*TEXTE SOURCE*:
######

BERNARD Roger
Né le 11 mai 1921 à Pertuis (Vaucluse), abattu le 22 juin 1944 à Saint-Martin-de-Castillon (Vaucluse) ; imprimeur ; Section atterrissages et parachutages (SAP).
Son épouse, Lucienne, infirmière, servit aussi d’agent de liaison.
Roger Bernard fut surpris par des hommes de la 8e compagnie Brandebourg, le 22 juin 1944, à l’entrée de Céreste qui avait été investie au petit matin. Un revolver aurait été trouvé dans son sac, mais d’autres rumeurs le dirent porteur de chaussures américaines ou de messages codés.
Il fut abattu près de la halte ferroviaire désaffectée de Viens sur la commune de Saint-Martin-de-Castillon. Son corps est laissé sur place avec ordre de ne pas y toucher. Le drame est évoqué par René Char dans Les Feuillets d’Hypnos 138 :
"Horrible journée ! J’ai assisté, distant de quelque cent mètres, à l’exécution de B.... Il est tombé comme s’il ne distinguait pas ses bourreaux et si léger, il m’a semblé, que le moindre souffle de vent eût dû le soulever de terre."

######

*DÉFI*:
Poursuivez la notice sur Roger Bernard après sa dernière phrase. Ces données ne sont pas utiles ici.

Données de questions sur les scènes:
######

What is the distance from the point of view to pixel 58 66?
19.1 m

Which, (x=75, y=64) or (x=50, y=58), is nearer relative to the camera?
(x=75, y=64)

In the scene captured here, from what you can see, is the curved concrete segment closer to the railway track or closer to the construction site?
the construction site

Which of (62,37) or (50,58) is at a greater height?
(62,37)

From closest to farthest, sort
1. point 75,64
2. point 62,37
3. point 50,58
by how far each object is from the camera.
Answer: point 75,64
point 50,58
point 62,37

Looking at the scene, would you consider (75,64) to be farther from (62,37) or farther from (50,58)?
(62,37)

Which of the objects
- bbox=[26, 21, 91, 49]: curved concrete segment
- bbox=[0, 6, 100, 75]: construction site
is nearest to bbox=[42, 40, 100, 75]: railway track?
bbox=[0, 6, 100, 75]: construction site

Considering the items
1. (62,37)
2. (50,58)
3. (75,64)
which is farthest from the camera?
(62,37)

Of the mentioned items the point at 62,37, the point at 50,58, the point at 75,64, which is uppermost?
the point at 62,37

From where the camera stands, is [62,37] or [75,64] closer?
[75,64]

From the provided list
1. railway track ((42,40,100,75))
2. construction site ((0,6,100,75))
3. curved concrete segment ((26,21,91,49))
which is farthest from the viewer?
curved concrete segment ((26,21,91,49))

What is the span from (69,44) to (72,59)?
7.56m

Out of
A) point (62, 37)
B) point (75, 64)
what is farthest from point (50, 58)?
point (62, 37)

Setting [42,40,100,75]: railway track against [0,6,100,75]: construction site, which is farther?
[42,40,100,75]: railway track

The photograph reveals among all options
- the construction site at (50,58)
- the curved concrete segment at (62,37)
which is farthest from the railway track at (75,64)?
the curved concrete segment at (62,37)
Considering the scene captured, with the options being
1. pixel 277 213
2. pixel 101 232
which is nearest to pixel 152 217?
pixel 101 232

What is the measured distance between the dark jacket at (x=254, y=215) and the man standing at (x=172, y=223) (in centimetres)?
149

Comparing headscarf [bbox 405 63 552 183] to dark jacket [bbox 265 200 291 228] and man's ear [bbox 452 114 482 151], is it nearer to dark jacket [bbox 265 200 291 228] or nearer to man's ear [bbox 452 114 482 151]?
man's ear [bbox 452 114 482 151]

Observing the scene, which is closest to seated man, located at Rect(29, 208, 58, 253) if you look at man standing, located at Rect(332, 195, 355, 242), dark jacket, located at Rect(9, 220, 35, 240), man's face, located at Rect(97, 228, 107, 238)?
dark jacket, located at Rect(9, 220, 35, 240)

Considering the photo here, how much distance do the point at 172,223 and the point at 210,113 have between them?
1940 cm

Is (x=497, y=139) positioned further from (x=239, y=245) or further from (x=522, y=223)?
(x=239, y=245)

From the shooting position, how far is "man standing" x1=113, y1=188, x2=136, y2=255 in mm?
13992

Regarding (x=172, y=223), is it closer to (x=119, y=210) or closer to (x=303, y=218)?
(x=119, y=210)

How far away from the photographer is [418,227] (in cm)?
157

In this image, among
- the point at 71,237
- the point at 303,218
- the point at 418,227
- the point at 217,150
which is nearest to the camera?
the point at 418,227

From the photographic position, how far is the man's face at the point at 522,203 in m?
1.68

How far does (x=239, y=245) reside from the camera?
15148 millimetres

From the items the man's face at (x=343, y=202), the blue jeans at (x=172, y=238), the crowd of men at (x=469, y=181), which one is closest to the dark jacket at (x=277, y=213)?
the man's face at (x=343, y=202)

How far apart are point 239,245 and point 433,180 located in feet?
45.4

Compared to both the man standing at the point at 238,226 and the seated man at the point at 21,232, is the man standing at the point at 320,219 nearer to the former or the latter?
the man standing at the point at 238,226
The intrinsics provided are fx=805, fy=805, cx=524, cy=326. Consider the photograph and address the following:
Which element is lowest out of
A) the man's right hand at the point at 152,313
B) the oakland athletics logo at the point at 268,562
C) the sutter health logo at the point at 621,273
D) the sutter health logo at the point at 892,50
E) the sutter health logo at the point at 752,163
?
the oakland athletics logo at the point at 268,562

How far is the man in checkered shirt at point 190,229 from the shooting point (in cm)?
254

######

*RÉSULTAT*:
Il en fut d’autant plus touché que Roger Bernard était un poète prometteur. Jean Giono dit de lui dans son journal : « Écrivant des poèmes et un roman avec son grand talent étonnant, extrêmement personnel. Le plus personnel de tous ceux que je connais parmi les jeunes gens. Ayant un bel avenir, stupéfiant, sorti du peuple et destiné à devenir un grand poète ». René Char, qui écrit à son sujet dans « Le poème pulvérisé » (Fureur et mystères) que « L’horizon des monstres était trop proche de sa terre », fait publier ses poèmes en décembre 1945 dans Les Cahiers d’art, sous le titre « Ma faim noire ». Ils ont été réédités par Pierre Seghers en 2004 dans la collection « Poésie d’abord ». On y trouve notamment :
« Adieu blancheur coupante de l’été.
Adieu coton du peuplier,
Bave du tamaris,
Flamme de sariette.
La cigale a battu le blé !
Douleur,
Vien sur mon cœur ;
Qu’il se soumette.
Je pénètre à présent ce que ton doigt m’indique.
Je vais vivre.
Je vis !
Je vis sur l’éternelle joie vivante de mourir ! ».
Une stèle est érigée sur les lieux du drame après la Libération. Son nom est donné à une place de Viens au début des années 1970.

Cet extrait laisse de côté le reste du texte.